A RAIZ DO RISO
Em Salvador, Bahia, cidade onde nasci e me criei, o deboche é uma arma afiada de interação social, algo a que sempre fui refratário. Nunca conseguia compreender como o povo da minha região, sendo pobre, sem acesso ao básico da educação ou da alimentação, poderia expressar tamanha disposição ao riso. O talento para colocar apelidos e satirizar pessoas ou situações na Bahia é inigualável. Eu enxergava as dores sociais existentes e calculava como poderia escapar da sentença política do meu estado por meio do estudo.
Sem notar, também comecei a ironizar, debochar, colocar apelidos e rir da própria desgraça. Isso me levou a arrumar algumas brigas, mas também me inseriu num tecido social do qual, mais tarde, sairia mais resiliente, inteligente e tolerante. Isso porque o fato de encarar a realidade com humor não me alienava (como eu imaginava), mas me fornecia um outro prisma de interpretação. Ou seja, uma camada analítica era adicionada ao meu mundo de adolescente baiano. Logo, a marca de sapato Kichute, betume, carvão, asfalto, dentre outras substâncias utilizadas para se referir à minha cor de pele (preta), passou a ser vista por mim como gatilho para eu usar: macarrão sem tempero, coalhada, Parmalat, vômito de bebê, cor de gala, etc. Era a dinâmica do jogo.
Mas eu cresci, e, logo que meu pai trouxe uma TV para casa, descobri que aquilo que eu via na rua e na escola não era tão anormal assim e não se resumia à cultura baiana: era o Brasil todo. Eu assistia a Os Trapalhões, desenhos animados, programas de humor como Casseta & Planeta, A Praça é Nossa, Sai de Baixo e tantas outras atrações humorísticas.

- Tarefas a cumprir -
1. Liste todos os programas de televisão mencionados pelo nome no texto sobre a raiz do riso.
2. Responda, com base no texto sobre a raiz do riso:
(a) Em que cidade nasceu e se criou quem narra?
(b) Por meio de quê quem narra calculava escapar da sentença política do seu estado?
(c) O que o pai de quem narra trouxe para casa?
3. Prossiga o texto sobre a raiz do riso a partir da última frase apresentada.

- Itens fornecidos -
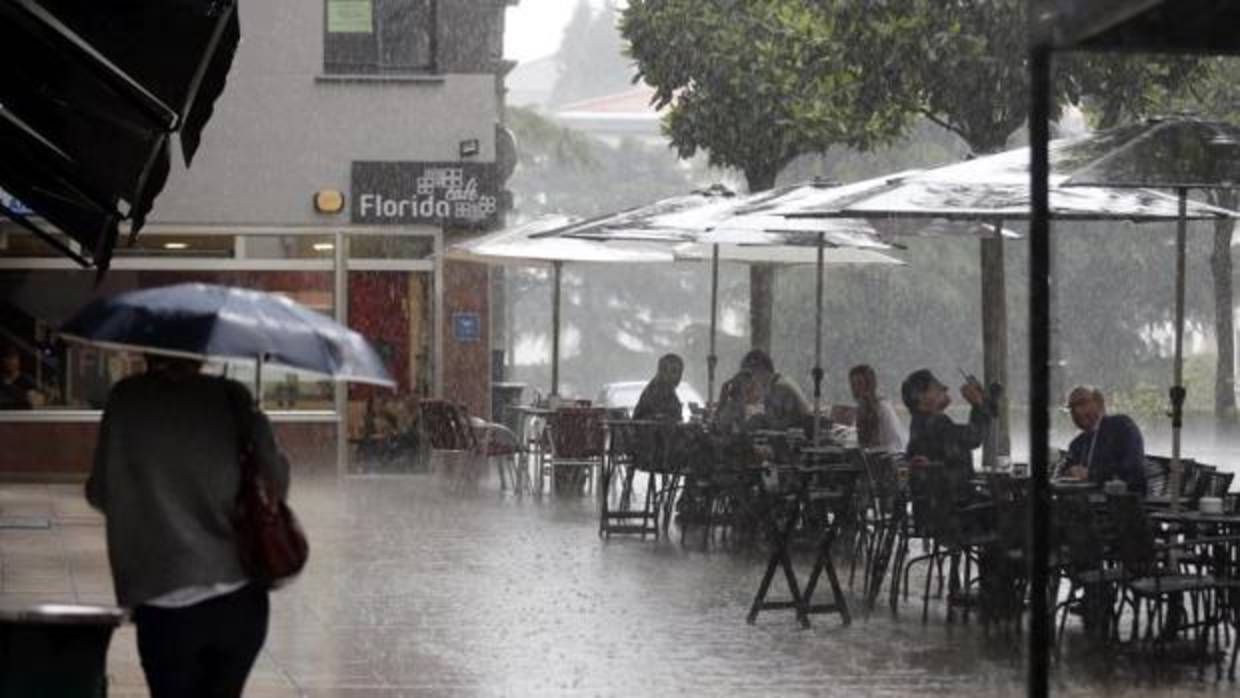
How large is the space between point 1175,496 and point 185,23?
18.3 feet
...
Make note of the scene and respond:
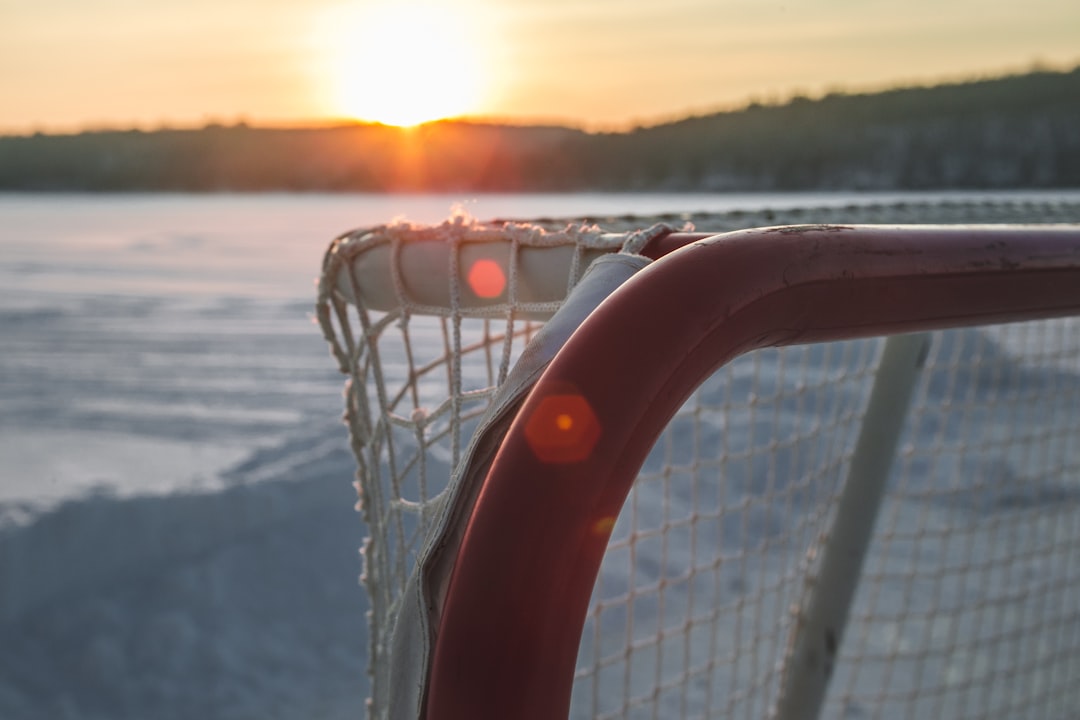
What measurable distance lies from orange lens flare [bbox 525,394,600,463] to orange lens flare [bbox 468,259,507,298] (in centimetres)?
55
---
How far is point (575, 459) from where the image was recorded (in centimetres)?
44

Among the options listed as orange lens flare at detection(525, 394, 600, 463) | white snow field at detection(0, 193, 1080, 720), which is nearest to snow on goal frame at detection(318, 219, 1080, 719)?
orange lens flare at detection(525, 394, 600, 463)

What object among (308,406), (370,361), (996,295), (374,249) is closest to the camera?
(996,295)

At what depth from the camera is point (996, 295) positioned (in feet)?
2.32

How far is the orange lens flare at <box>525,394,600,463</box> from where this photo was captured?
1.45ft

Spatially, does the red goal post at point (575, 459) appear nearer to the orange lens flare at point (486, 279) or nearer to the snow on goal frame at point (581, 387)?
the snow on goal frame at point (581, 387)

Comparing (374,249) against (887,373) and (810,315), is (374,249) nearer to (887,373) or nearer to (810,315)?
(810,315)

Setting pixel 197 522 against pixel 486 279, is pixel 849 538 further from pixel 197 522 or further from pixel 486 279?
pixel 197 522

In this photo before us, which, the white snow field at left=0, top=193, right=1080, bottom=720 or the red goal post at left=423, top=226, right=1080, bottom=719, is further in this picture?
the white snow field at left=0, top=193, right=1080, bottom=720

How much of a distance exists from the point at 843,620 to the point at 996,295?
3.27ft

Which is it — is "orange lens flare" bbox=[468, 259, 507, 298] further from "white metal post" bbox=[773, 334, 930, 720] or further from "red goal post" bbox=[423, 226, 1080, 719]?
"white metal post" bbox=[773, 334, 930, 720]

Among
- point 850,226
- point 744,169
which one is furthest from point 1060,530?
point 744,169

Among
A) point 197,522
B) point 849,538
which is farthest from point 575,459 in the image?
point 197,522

- Respostas por tarefa -
1. Os Trapalhões; Casseta & Planeta; A Praça é Nossa; Sai de Baixo

2.
(a) Em Salvador, Bahia.
(b) Por meio do estudo.
(c) Uma TV.

3.
Eu vi que dentro da minha própria casa, havia uma necessidade de manifestação de protesto. Criado e educado sob um rigor indizível, a inquestionável da casa (minha mãe) era soberana. Olhando com a ótica de um adulto, era um completo abuso de autoridade. Eu sou o filho mais velho, e todas as minhas tentativas democráticas de argumentar com ela foram multadas. Meu irmão Leandro (oitavo filho) nasceu para mudar essa história. Ele nasceu com o dom do desafio por meio da ironia. E é assim até hoje. A coragem de Leandro quebrou a ditadura lá de casa. O humor dele é uma mistura de @TomCavalcante1 com @whindersson e Tiririca. Essa capacidade demoliu o intocável reinado da minha mãe.
Mas eu só entenderia o poder do humor, ou essa capacidade de enxergar a vida sob um prisma mais leve, a partir da doença degenerativa de minha quinta irmã, Celiester. Aprendi a lidar com uma realidade que eu não queria aceitar: a impossibilidade de regeneração neurológica dela. Ela ia se degenerando, atraindo o olhar de espanto e de pena dos vizinhos e dos próprios irmãos. Os detalhes são muito tristes (contei em meu livro Traumas da Fé: 12h no Paraíso), e não quero citá-los aqui. Quando me vi obrigado a aceitar aquela situação, comecei a levar minha irmã para a praia na cadeira de rodas (ela não andava mais) e dava banho de mar nela. Ela amava e fazia um esforço para balbuciar alguma palavra. Eram sons de alegria que mudavam o meu dia. Ela sorria enquanto eu a carregava e a jogava na água. Isso se repetiu tanto que criou um laço muito forte de segurança entre nós.
Celiester se foi em 2021, e eu tive o prazer de vê-la cinco meses antes de sua partida. O que notei naquele olhar me assegurou de minha utilidade e valor como ser humano para ela, mas também falou sobre mim.
Uma pessoa que faz alguém sorrir fala muito mais sobre ela mesma do que sobre quem a ouve. Ela tem a capacidade de guiar a pessoa para fora da caverna do terror e da guerra psicológica, o que deve ser considerado como um exemplo de altruísmo e amor ao próximo, não como um crime.
São Bernardo de Claraval e São João Crisóstomo viam o riso, a sátira ou a irreverência como pecaminoso, pois poderia levar à vaidade, à distração espiritual ou ao desrespeito pela autoridade divina. Mas nós não estamos na Igreja da Idade Média.